## Requirement
Scan the entries below for the word "marking". Copy each line that has it.
[Start of section]
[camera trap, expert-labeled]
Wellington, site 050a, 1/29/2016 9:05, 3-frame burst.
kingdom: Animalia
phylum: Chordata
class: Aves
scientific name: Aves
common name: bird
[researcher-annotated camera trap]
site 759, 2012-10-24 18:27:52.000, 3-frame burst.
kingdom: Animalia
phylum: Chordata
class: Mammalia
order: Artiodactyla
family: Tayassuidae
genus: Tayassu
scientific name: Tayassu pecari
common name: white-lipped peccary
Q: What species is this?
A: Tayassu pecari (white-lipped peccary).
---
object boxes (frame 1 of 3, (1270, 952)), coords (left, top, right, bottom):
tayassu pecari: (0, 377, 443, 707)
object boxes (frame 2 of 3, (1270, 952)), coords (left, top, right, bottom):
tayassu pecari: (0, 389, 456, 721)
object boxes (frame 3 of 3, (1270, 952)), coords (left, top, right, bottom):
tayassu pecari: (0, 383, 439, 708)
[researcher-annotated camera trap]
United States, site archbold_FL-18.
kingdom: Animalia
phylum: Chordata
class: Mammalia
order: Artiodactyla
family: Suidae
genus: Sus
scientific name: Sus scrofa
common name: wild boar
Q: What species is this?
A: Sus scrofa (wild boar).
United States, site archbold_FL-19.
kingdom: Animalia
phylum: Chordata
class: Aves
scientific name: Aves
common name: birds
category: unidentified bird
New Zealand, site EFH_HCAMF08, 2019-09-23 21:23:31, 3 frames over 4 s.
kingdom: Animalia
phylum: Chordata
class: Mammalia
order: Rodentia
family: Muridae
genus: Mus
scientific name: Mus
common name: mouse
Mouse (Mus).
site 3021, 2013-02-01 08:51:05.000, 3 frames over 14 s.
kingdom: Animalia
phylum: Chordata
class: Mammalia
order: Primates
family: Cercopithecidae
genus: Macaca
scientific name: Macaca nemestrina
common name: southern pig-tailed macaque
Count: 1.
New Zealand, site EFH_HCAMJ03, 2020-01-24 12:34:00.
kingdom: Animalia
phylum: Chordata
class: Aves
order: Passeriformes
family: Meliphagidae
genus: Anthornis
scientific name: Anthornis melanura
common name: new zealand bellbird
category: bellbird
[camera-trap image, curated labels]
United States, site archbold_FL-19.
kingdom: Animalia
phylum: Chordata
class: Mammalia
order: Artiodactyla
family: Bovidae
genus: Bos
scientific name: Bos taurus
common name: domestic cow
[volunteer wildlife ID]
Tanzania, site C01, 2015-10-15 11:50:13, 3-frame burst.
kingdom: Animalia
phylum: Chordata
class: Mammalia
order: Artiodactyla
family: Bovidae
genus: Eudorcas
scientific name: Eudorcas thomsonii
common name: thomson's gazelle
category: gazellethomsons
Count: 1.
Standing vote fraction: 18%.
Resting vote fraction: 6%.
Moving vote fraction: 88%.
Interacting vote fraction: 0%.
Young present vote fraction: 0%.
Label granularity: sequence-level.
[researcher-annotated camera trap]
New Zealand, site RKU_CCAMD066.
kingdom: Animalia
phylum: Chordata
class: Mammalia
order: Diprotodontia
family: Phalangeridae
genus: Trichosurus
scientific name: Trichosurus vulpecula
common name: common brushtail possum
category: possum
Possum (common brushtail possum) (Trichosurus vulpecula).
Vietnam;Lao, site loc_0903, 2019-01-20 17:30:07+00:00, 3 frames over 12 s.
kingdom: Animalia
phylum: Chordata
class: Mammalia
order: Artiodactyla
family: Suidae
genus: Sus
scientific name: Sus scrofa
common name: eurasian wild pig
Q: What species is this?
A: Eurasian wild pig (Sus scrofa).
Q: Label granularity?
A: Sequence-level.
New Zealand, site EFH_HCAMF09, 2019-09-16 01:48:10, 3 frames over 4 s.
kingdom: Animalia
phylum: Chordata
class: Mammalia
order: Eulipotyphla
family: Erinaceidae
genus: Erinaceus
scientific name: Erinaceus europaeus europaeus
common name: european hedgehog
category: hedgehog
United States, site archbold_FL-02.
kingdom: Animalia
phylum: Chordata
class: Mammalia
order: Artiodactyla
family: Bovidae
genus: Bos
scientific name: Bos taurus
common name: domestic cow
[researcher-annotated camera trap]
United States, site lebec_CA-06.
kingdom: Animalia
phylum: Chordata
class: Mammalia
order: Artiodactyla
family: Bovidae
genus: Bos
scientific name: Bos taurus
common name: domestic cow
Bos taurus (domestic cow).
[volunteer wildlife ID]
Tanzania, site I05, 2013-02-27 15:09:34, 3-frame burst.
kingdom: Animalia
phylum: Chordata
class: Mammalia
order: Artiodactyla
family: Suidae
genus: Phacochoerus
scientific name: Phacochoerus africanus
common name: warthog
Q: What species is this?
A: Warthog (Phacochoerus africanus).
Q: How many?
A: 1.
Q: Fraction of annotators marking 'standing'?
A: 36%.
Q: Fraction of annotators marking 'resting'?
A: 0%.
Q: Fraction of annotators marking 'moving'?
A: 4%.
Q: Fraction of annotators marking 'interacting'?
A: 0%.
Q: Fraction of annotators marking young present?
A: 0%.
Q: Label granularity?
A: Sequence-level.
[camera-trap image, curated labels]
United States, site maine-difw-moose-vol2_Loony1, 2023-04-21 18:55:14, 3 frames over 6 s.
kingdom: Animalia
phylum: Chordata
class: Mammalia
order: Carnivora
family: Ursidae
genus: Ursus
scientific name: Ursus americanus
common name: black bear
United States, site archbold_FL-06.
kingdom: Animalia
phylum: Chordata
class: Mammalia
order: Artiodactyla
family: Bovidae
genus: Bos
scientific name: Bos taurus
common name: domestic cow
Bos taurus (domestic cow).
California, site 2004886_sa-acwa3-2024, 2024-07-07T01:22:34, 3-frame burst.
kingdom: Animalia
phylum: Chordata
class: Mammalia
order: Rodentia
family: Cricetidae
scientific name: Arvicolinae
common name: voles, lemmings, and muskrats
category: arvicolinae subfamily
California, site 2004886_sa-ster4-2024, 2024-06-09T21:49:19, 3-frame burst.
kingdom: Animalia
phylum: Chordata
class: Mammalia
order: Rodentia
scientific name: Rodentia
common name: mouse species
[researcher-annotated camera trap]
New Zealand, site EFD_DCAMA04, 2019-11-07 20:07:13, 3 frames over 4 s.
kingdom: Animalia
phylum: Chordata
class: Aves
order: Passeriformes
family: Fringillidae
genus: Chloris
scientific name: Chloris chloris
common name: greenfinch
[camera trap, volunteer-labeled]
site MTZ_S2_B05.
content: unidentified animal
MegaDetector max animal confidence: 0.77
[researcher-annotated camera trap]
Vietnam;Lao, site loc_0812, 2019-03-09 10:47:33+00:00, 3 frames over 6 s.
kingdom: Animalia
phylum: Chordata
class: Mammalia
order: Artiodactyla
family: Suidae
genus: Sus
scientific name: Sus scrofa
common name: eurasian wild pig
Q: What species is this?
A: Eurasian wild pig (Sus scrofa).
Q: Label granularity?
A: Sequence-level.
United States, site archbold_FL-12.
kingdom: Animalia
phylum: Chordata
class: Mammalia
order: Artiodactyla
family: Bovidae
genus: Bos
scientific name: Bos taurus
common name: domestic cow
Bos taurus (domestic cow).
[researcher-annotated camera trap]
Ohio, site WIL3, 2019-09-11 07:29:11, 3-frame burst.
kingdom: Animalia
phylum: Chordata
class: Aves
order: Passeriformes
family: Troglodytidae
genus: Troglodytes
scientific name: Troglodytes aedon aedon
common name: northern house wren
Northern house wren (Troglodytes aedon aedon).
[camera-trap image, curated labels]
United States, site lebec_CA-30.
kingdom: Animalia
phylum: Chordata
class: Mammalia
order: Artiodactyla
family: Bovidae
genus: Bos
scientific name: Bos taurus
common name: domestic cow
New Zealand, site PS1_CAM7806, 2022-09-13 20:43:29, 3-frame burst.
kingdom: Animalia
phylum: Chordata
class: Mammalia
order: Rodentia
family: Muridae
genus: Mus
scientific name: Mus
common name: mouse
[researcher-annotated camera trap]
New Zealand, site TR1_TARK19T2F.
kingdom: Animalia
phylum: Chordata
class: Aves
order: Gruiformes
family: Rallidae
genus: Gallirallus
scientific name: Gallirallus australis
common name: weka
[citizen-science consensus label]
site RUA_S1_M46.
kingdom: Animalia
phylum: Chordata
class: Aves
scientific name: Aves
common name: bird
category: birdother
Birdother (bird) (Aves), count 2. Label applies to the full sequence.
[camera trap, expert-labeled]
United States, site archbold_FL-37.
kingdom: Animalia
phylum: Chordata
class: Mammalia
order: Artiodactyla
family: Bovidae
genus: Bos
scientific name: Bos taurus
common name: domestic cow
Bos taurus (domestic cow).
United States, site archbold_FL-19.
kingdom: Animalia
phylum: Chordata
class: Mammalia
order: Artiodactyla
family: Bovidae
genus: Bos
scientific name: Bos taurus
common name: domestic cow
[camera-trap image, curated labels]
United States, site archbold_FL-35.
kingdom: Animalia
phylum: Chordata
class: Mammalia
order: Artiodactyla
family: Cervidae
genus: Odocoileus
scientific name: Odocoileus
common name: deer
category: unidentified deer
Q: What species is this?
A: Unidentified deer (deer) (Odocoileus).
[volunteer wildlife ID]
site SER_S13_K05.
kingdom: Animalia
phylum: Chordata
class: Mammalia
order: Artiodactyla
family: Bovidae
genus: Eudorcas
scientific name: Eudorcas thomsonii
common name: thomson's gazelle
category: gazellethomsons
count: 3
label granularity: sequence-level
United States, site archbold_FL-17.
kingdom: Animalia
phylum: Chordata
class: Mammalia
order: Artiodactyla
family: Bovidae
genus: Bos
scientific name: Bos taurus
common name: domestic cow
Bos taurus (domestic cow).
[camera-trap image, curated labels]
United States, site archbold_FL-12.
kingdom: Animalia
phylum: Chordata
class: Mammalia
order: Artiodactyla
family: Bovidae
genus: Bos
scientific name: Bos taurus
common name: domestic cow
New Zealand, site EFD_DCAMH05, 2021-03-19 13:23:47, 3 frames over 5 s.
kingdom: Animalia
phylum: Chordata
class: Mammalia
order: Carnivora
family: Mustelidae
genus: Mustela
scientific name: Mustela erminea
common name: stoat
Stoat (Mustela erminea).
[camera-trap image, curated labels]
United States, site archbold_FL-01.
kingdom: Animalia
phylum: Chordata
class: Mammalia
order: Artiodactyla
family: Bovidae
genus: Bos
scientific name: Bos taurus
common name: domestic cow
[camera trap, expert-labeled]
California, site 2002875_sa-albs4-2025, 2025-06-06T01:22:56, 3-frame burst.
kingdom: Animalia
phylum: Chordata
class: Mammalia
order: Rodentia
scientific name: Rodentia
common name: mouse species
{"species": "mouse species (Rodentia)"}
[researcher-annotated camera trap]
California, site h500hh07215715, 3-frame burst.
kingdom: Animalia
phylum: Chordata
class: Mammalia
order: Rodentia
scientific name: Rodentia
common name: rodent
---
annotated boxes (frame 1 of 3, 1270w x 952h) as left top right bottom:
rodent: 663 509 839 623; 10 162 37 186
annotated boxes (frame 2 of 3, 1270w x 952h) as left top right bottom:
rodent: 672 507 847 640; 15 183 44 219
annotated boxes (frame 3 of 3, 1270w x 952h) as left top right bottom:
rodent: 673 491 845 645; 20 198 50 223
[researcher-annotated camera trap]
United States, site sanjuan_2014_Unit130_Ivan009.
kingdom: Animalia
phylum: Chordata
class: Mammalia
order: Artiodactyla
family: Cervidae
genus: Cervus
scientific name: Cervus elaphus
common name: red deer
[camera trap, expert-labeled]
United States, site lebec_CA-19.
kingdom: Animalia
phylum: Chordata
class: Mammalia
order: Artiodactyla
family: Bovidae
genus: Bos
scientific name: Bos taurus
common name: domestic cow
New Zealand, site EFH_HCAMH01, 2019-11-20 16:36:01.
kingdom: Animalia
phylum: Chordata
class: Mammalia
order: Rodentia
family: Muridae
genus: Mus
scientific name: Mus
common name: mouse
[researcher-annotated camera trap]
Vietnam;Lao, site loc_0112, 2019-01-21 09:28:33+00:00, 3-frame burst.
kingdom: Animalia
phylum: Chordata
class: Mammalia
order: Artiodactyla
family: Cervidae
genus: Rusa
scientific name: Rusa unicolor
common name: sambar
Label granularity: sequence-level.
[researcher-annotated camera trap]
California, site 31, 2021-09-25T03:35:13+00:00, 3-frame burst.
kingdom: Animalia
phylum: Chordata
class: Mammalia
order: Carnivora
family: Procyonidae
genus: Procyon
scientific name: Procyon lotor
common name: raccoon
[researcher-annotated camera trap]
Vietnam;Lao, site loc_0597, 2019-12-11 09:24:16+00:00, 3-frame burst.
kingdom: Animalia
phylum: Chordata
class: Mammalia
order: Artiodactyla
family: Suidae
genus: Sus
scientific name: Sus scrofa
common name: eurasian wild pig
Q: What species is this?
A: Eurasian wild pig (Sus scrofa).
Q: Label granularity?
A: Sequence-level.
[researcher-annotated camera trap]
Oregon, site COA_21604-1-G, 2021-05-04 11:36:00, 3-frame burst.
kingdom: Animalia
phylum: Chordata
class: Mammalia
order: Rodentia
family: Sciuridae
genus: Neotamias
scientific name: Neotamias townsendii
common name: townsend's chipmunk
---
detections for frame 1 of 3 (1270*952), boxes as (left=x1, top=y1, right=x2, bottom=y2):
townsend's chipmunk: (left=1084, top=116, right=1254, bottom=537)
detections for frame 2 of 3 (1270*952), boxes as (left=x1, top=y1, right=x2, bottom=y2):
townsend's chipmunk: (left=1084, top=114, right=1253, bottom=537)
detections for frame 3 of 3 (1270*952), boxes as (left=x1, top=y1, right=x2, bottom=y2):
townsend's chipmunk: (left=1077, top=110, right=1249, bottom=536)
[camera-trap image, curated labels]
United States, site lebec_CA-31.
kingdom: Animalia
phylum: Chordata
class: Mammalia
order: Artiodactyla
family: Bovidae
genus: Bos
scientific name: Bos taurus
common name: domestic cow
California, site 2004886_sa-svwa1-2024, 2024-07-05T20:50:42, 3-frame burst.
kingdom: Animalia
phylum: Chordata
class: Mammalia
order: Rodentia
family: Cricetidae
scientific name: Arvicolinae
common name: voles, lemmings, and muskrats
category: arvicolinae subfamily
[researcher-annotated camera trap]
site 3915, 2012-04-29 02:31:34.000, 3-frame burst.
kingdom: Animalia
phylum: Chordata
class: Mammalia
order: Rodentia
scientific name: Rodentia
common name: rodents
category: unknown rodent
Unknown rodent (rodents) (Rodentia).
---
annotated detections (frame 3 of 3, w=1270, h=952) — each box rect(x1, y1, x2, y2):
[End of section]
## Your solution
Q: Fraction of annotators marking 'standing'?
Q: Fraction of annotators marking 'resting'?
Q: Fraction of annotators marking 'moving'?
Q: Fraction of annotators marking 'interacting'?
Q: Fraction of annotators marking young present?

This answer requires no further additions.